Ellis, whose smooth, blues-inflected style endeared him to generations of fans, is perhaps best known as a member of the acclaimed Oscar Peterson Trio in the mid- to late-1950s. He was the last surviving member of that particular group, Peterson having died in December 2007 and bassist Ray Brown in July 2002. In the 1960s, Ellis became a busy studio musician in Los Angeles, performing mainly on television variety shows. He returned to jazz in 1973, joining fellow guitarists Barney Kessel and Charlie Byrd in the group Great Guitars. He recorded frequently over the next two decades, with that group and as a leader, on the Concord Jazz label.
Bunch, an elegant stylist who was at home playing swing or bop, performed most recently with the trio New York Swing, whose other members were guitarist Bucky Pizzarelli and bassist Jay Leonhart. That was the latest stop in a career that began when Bunch was a teen-ager in Tipton, Indiana, and included time in bands led by Woody Herman, Benny Goodman, Maynard Ferguson, Buddy Rich and Gene Krupa and six years as pianist and music director for singer Tony Bennett. He played almost to the end, appearing with New York Swing less than a month before his passing.

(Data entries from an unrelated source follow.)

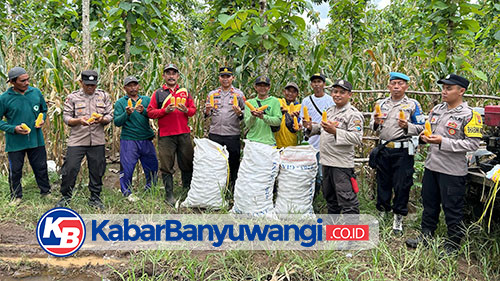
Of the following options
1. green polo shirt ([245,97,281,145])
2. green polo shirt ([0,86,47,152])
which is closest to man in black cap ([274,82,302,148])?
green polo shirt ([245,97,281,145])

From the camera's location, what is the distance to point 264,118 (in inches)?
145

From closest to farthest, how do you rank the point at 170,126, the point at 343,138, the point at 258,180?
1. the point at 343,138
2. the point at 258,180
3. the point at 170,126

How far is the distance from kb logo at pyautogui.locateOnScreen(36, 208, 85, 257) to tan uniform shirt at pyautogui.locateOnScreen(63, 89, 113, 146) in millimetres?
890

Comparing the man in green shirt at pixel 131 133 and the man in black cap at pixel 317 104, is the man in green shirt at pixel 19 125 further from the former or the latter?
the man in black cap at pixel 317 104

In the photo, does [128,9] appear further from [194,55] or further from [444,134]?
[444,134]

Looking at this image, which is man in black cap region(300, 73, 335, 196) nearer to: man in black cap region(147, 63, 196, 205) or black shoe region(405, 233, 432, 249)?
black shoe region(405, 233, 432, 249)

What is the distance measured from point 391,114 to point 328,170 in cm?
87

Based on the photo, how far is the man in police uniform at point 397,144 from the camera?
3385 millimetres

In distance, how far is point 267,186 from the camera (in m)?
3.63

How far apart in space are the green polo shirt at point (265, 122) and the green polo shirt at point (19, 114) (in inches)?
103

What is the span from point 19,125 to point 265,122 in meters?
2.90

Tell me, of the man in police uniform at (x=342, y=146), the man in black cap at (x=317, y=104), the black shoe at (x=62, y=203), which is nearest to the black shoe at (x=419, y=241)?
the man in police uniform at (x=342, y=146)

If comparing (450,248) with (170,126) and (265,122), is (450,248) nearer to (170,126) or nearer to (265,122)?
(265,122)

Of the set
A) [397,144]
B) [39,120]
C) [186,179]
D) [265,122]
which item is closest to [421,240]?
[397,144]
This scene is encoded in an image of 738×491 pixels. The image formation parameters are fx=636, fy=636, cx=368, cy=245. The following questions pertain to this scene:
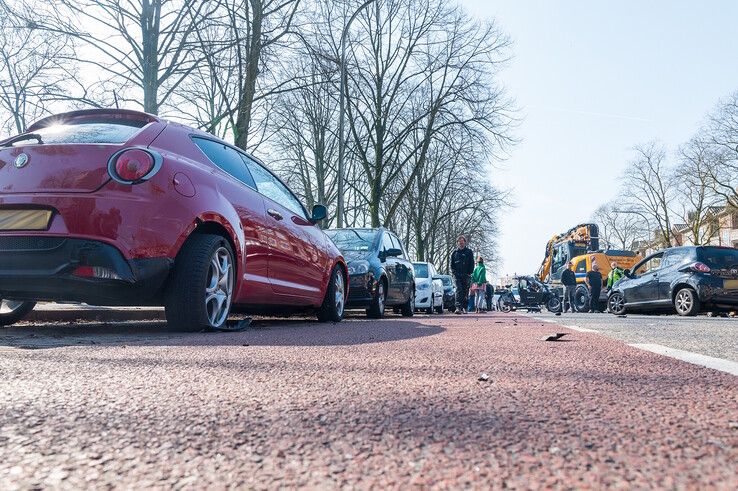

North of the border, Canada lost a fine musician in March with the passing of saxophonist Eugene Amaro, a longtime stalwart with Rob McConnell's Boss Brass who more recently led the Eugene Amaro Quartet. He also co-led the Eugene Amaro / Sam Noto Quintet and performed with the Ron Rully Sextet and Ian McDougall Dectet.
Mike Zwerin, who gave up the presidency of an American steel company to play Jazz trombone and later became a noted critic in Europe, died April 2 in Paris. He was 79 years old. As a trombonist, Zwerin played with big bands led by Maynard Ferguson and Claude Thornhill, and recorded with musicians including Miles Davis, Charles Mingus, Earl Hines and Bob Dylan He worked for his father at the Capitol Steel Corp. and became president when his father died in 1960. From 1964-69, Zwerin was jazz columnist for the Village Voice in New York, and in 1977 became a music critic for the International Herald Tribune in Paris. Zwerin wrote a number of books including five about jazz, most notably Close Enough for Jazz and The Parisian Jazz Chronicles: An Improvisational Memoir.